Synchrotron X-ray imaging of directed energy deposition additive manufacturing of titanium alloy Ti-6242

Directed Energy Deposition Additive Manufacturing (DED-AM) is transformative for the production of larger, geometrically complex metallic components. However, the mechanical properties of titanium alloy DED-AM components do not always reach their full potential due to microstructural features including porosity and regions of lack of fusion. Using in situ and operando synchrotron X-ray imaging we gain insights into key lasermatter interaction and microstructural feature formation mechanisms during DED-AM of Ti-6242. Analysis of the process conditions reveals that laser power is dominant for build efficiency while higher traverse speed can effectively reduce lack of fusion regions.
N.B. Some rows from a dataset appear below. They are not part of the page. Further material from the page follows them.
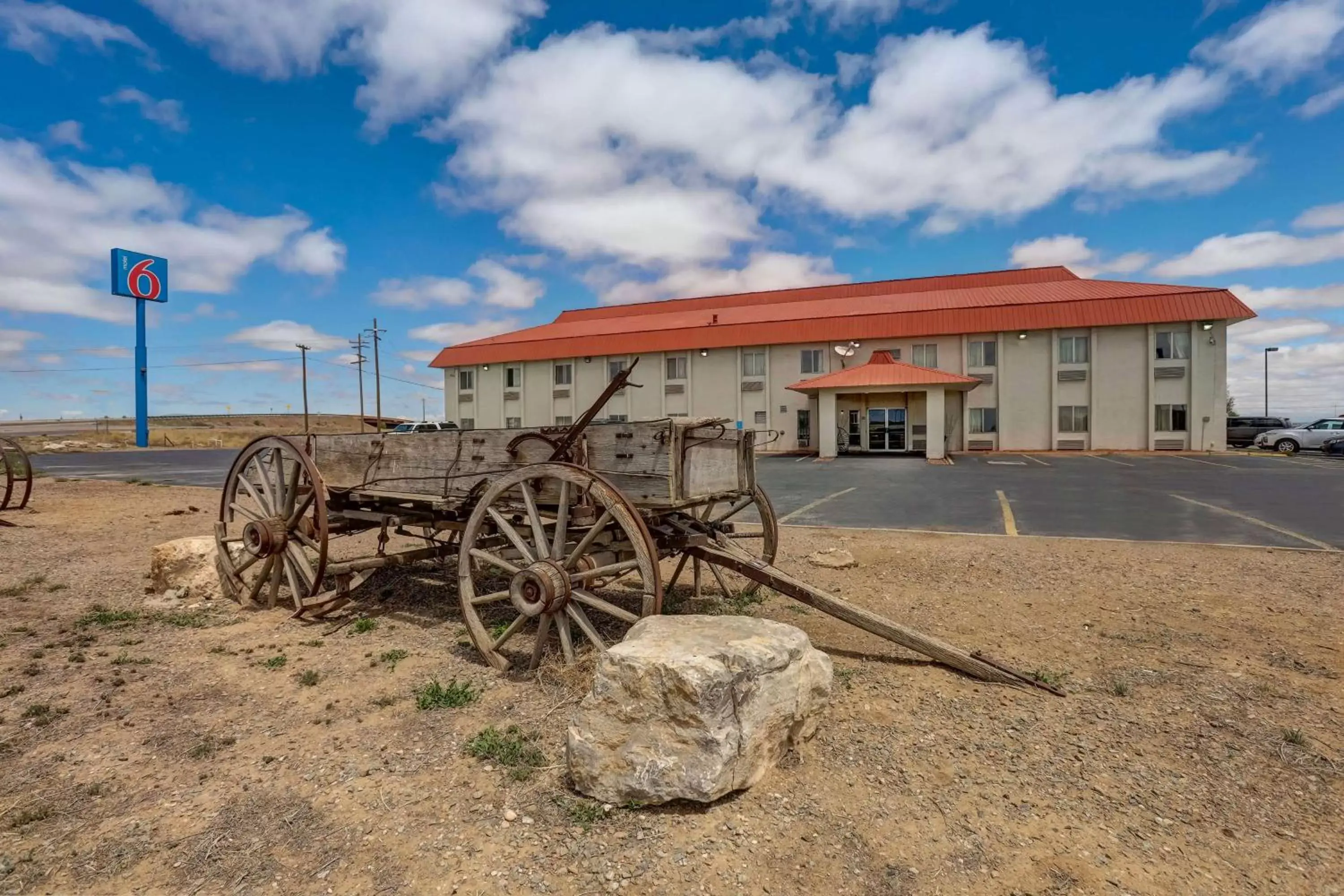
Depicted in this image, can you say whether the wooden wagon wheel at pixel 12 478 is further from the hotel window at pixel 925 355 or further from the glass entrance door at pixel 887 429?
the hotel window at pixel 925 355

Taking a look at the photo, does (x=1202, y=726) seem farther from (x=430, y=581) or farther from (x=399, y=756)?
(x=430, y=581)

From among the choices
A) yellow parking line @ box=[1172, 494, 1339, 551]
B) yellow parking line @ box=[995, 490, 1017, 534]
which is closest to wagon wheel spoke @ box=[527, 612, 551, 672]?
yellow parking line @ box=[995, 490, 1017, 534]

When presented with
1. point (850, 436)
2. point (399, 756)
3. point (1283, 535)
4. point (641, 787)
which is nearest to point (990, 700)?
point (641, 787)

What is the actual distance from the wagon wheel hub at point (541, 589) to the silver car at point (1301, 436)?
35.0 m

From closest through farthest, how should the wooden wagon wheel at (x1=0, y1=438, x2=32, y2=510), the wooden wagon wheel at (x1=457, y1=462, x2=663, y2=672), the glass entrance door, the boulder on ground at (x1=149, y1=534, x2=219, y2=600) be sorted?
the wooden wagon wheel at (x1=457, y1=462, x2=663, y2=672) → the boulder on ground at (x1=149, y1=534, x2=219, y2=600) → the wooden wagon wheel at (x1=0, y1=438, x2=32, y2=510) → the glass entrance door

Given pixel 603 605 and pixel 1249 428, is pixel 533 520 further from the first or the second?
pixel 1249 428

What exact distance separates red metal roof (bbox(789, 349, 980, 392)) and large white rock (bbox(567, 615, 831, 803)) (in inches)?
960

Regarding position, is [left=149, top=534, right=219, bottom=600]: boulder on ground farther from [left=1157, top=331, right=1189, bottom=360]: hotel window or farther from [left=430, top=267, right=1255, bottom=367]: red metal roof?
[left=1157, top=331, right=1189, bottom=360]: hotel window

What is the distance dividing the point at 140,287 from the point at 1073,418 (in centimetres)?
4853

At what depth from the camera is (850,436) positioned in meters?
29.8

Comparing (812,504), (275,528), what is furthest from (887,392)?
(275,528)

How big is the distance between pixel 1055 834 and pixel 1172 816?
0.52m

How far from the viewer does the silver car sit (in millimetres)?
26781

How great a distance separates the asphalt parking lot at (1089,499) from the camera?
9250mm
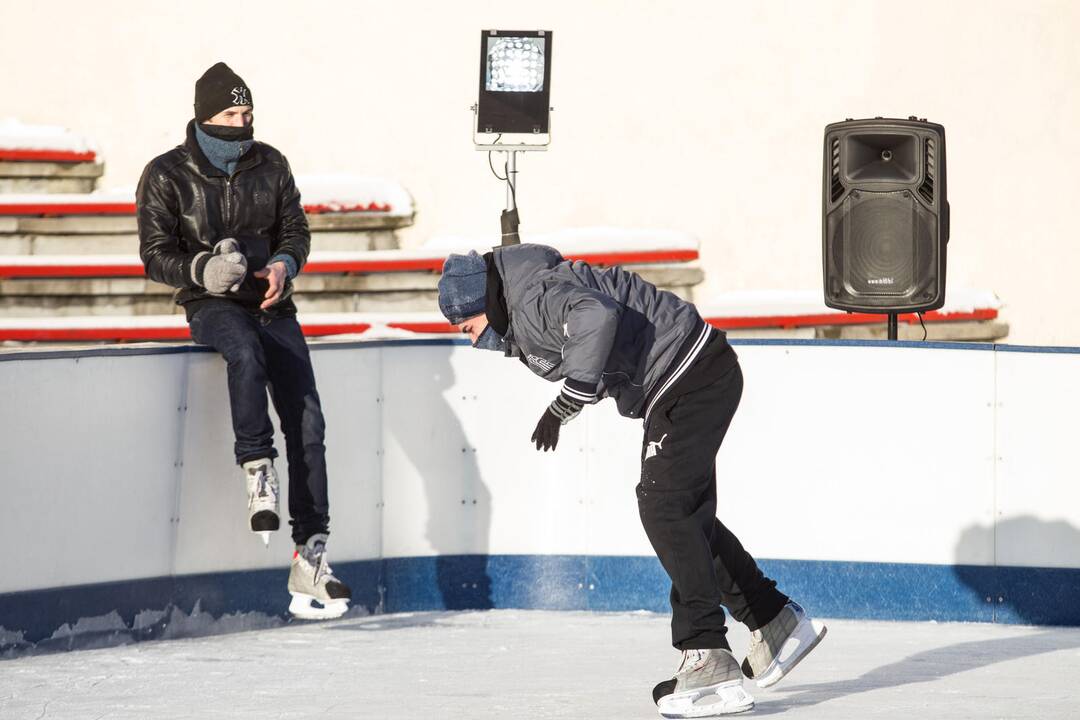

We also elucidate the mechanisms underlying several physical phenomena occurring during the deposition of titanium alloys, including the formation of a saddle-shaped melt pool and pore pushing. The findings of this work clarify the transient kinetics behind the DED-AM of titanium alloys and can be used as a guide for optimising industrial additive manufacturing processes.

Automated summary

The study investigates the process conditions of manufacturing titanium alloy components using directed energy deposition additive manufacturing, revealing that laser power dominates build efficiency and higher traverse speed can effectively reduce lack of fusion regions. Additionally, mechanisms behind physical phenomena such as the formation of a saddle-shaped melt pool and pore pushing are elucidated.